As the one-year anniversary of the "liability shift" approaches, the situation is improving slowly but still has a long way to go, says Greg Ferrara, the NGA's senior vice president for government relations and public affairs.
"More and more of our members are coming on line and being able to accept EMV," Ferrara says. "We believe that the certification delay had to do with the card networks not adequately foreseeing how long it would take to get U.S. retailers certified, and I don't think they put enough resources, quite frankly, behind it." He also maintains that there were, and still are, some card-issuing banks that took advantage of the certification delays to avoid liability.
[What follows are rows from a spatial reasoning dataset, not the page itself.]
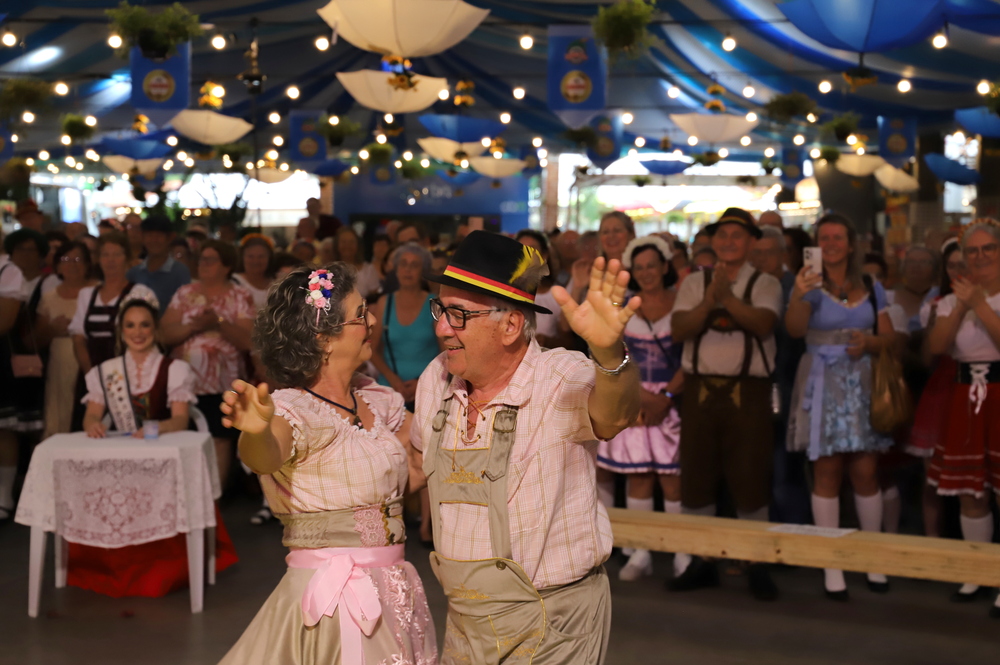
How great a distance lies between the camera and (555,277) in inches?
250

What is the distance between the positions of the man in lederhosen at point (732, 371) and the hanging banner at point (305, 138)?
36.5ft

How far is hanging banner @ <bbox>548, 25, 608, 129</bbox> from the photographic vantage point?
31.2 ft

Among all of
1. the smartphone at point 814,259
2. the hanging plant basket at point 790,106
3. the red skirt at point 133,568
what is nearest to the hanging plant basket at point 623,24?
the hanging plant basket at point 790,106

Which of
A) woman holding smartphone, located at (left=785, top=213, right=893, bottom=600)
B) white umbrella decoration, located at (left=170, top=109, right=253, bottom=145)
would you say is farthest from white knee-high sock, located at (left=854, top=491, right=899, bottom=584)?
white umbrella decoration, located at (left=170, top=109, right=253, bottom=145)

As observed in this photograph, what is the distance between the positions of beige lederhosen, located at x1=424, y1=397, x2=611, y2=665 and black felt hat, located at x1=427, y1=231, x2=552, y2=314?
238 mm

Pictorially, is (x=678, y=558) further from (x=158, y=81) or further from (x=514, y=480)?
(x=158, y=81)

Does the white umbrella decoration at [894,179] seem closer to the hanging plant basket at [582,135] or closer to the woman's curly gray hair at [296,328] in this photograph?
the hanging plant basket at [582,135]

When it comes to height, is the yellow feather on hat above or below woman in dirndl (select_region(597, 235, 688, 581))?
above

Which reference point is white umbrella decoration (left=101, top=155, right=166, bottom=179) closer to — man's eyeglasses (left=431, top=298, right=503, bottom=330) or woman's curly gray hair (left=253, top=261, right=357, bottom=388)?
woman's curly gray hair (left=253, top=261, right=357, bottom=388)

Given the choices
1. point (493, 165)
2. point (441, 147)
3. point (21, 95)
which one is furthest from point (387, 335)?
point (493, 165)

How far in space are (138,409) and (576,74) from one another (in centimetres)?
620

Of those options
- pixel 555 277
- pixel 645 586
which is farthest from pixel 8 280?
pixel 645 586

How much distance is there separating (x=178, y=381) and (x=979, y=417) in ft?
11.7

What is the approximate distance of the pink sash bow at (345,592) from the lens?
2.25 metres
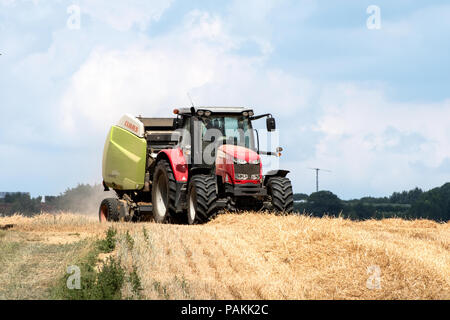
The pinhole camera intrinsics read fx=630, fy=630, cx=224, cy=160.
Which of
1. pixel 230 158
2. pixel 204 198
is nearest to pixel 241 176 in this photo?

On the other hand, Jared Drieling, business intelligence manager at The Strawhecker Group, says that when it comes to EMV migration hassles, neither the merchants nor the financial institutions are totally guilty, or innocent.
"Merchants, networks, card processors—they all knew the October 2015 liability shift date was coming for years," Drieling says. "So there was clearly a lack of being prepared from all sides."
Drieling also contends that, all things considered, the EMV situation in the United States really isn't that bad.
"I think it's important to realize that, looking at how these migrations happened across the globe, they typically took five to seven years," he says. "And we're not even a year into it, and approximately half of all merchants in the U.S. have an EMV terminal now. We're well ahead of curve compared to the rest of the globe, especially being in a very complex market."